“…я прожил жизнь”. Письма. 1920–1950 гг. - стр. 10
Эксперимент с автобиографической реальностью и эпистолярием, представленный романом В. Шкловского “Zоо. Письма не о любви, или Третья Элоиза” (1923), вписывается в корпус металитературной постсимволистской прозы, самокритично описывающей литературное производство. Манипуляцией с жанровыми элементами эпистолярного романа достигается эффект обнажения условности приема эпистолярия. Получилось, по авторской иронической самохарактеристике, данной в предисловии, “что-то вроде романа в письмах”[18]. “Третья Элоиза” оказывается прежде всего самосознанием литературы, достигшей своего тупика и переживающей глобальный кризис как ее родовых и жанровых институций, к которым относится эпистолярий, так и их имитантов. Как заметил один из исследователей экспериментального романа Шкловского, “авторская сверхпозиция, расположенная в метадискурсе, внутренне не изоморфна” ни одному из содержащихся в тексте автокомментариев и в “компетенцию текста не входит разрешение противоречий, возникающих в процессе интерпретации”[19]. На фабульном уровне у “книги о непонимании” есть финал. Это замена любовного диалога диалогом с социальными институциями: последнее письмо адресовано не Але, превратившейся в литературу-прошлое (“Аля – это реализованная метафора”), а во ВЦИК СССР (игровой прием самой истории: “Условность той игры с реальностью, в которую традиционно вступает роман в письмах”[20]). Демонстрируя финалом романа следующий культурный период литературы (лефовское жизнестроение, социальный заказ и теорию факта), Шкловский оставляет поля противоречий, не снятых подобным фабульным завершением “Третьей Элоизы”. Одним из таких обрушений формалистско-лефовского здания выступает “документ” – последнее Алино послание:
“Ты говоришь, что знаешь, как сделан «Дон Кихот», но любовного письма ты сделать не можешь.
И ты всё злеешь и злеешь.
А когда пишешь любовно, то захлебываешься в лирике и пускаешь пузыри… <…>
Любовных писем не пишут для своего удовольствия, как настоящий любовник не о себе думает в любви”[21].

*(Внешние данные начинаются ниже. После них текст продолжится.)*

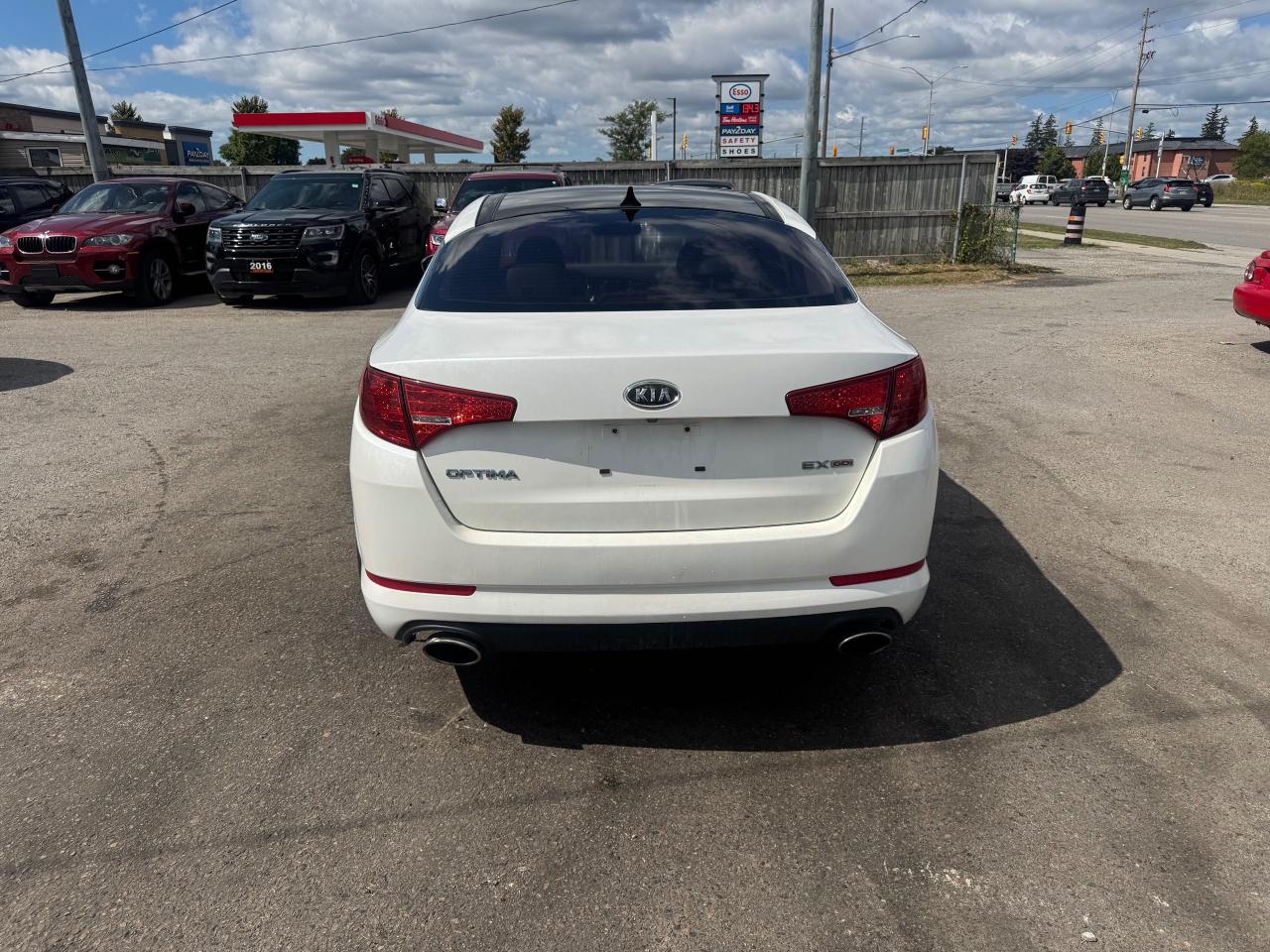2012 Kia Optima EX, LOADED, RUNS GREAT, CERTIFIED - Photo #4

Это одно из неснятых противоречий повествования – вопрос без ответа – в наибольшей степени коррелирует с формалистской литературно-теоретической установкой на преодоление символистского философско-эстетического канона. Особенно ярко это противоречие проявится в отношениях формалистов к “литературной личности” Есенина. Доказывая, что Есенин – почти эпигон Блока, Тынянов в статье “Промежуток” (1924) не скрывал, что формальная слабость Есенина проистекает от его силы: “Силен он был эмоциональным тоном своей лирики”. И здесь же: “Читатель относится к его стихам как к документам, как к письму, полученному по почте от Есенина”[22] (курсив наш. – Н. К.). В 1926-м Эйхенбаум говорит о последовательном автобиографизме Есенина: главной темой его “лирического дневника” и “переписки” с читателем оставалась “его собственная судьба, его собственная личность”, “последняя исповедь”: “Нам исповедовался человек, который чувствовал себя уже только собственной лирической темой”[23].
Платонов входит во всесоюзную литературную жизнь в 1926-м – есенинском – году. Год после самоубийства Есенина проходит в литературе под знаком его автобиографической лирики, а главным жанром, в котором поэты самых разных направлений объясняются равно с Есениным и с собственной биографией, становится лирическое послание. Никогда более, как в этом году, не было написано в русской литературе столько исповедальных писем – матери, женщине, другу. Есенинский лирический эпистолярий, особенно ставшее лирическим каноном знаменитое “Письмо матери”, разворачивает и обнажает метафизические бездны и пустоты новой лирики и ее творцов. Несмотря на все усилия власти и литературно-критической общественности, реальная русская литература переваливала во вторую половину десятилетия все так же не преодолевшей наследие символизма с его глубинным религиозным переживанием тайны жизни и творчества.